▶ CONSIGNE
Réécrivez sous forme de liste le paragraphe du texte sur Milan Kundera qui commence par « Il écrit ses premiers textes », sans perdre ses faits principaux.

#### EXTRAIT DU DOCUMENT

Milan Kundera est l’un des auteurs les plus lus au monde. Cependant, il a toujours été très discret, et n’a pas donné d’interview depuis 1986. À travers l’ensemble de son œuvre, il explore l’ironie de la vie dans un contexte de communisme, mais aussi toute la profondeur de l’âme humaine en intégrant à la fable romanesque, de grandes réflexions. Ce qui rend sa lecture agréable c’est la façon dont il pose des situations, des réflexions, mais sans jamais imposer une vérité.
Il est né en 1929, en Tchécoslovaquie, dans la ville de Brno, réputée notamment pour ses théâtres et opéras. Son père était pianiste et musicologue. Il a donc grandi entouré de musique, et particulièrement de musique traditionnelle.
Il est ensuite parti étudier à Prague, avant de devenir professeur d’histoire du cinéma, à l’Académie de musique et d’art dramatique, puis à l’Institut des hautes études cinématographiques à Prague.
Il écrit ses premiers textes, dans les années 1950. En 1968, des centaines de chars soviétiques arrivent dans Prague, restreignant toutes libertés. En 1975, l’auteur s’exile en France, où il est naturalisé en 1981. Il écrit d’abord en Tchèque, puis à partir de 1993, il écrit exclusivement en français.

########
#### BLOC DE DONNÉES

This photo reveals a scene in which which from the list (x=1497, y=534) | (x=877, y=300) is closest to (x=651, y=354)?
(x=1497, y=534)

########

▶ RÉPONSE PROPOSÉE
- Années 1950 : premiers textes.
- 1968 : des centaines de chars soviétiques entrent dans Prague et restreignent toutes les libertés.
- 1975 : exil en France.
- 1981 : naturalisation en France.
- Langue d'écriture : d'abord le tchèque, puis uniquement le français à partir de 1993.